Busia Senator Okiya Omtata now wants the Senate to scrutinize and approve the proposed national budget.

He claims the exclusion of the Senate undermines devolution and the two-House Parliament which are designed to ensure comprehensive legislative processes for public finances.

The Senate, he has argued, plays a critical role in representing interests of counties and their governments by providing oversight in legislative and financial affairs.

Omtata and Eliud Matindi have petitioned the High Court to quash the controversial Finance Bill 2024 and Appropriation Bill 2024 to pave the way for fresh legal framework to handle public funds for the 2024/2025 Financial Year.

The duo are seeking to invalidate Section 39(1) and Section 39A(3) of the Public Finance Management Act.

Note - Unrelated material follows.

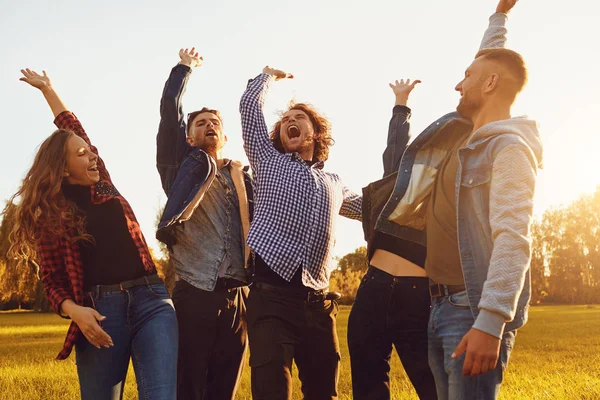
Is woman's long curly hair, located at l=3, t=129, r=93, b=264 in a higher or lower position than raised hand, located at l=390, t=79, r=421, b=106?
lower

The petitioners are aggrieved that since the advent of devolution in 2013, the National Assembly has annually passed unconstitutional national budgets because it has consistently excluded the Senate from the consideration, debate and approval of the annual budget estimates and enactment of the national Appropriation Bill.

They recalled that Treasury, in compliance with Article 221 of the Constitution, submitted to the National Assembly the national government’s budget estimates of revenue and expenditure for the 2024/25 Financial Year.

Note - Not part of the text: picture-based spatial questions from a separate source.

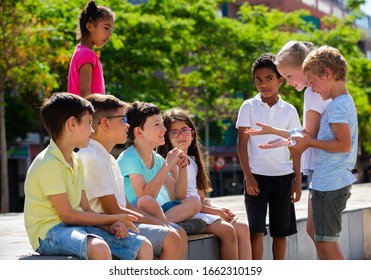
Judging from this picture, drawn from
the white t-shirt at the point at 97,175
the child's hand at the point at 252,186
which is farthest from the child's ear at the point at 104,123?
the child's hand at the point at 252,186

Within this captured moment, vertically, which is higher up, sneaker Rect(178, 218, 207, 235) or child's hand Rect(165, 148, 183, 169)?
child's hand Rect(165, 148, 183, 169)

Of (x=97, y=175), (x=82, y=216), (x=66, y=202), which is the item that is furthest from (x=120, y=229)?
(x=97, y=175)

This included financial estimates for the Parliamentary Service Commission, the Judicial Service Commission, Constitutional Commissions and Independent offices.

The Appropriation Bill 2024, which would effectively allow the Government to withdraw and disburse funds from the Consolidated Find once approved by the National Assembly, was published.

However, the passage of the Finance Bill sparked off unprecedented public demonstrations countrywide. President William Ruto declined to sign it into law.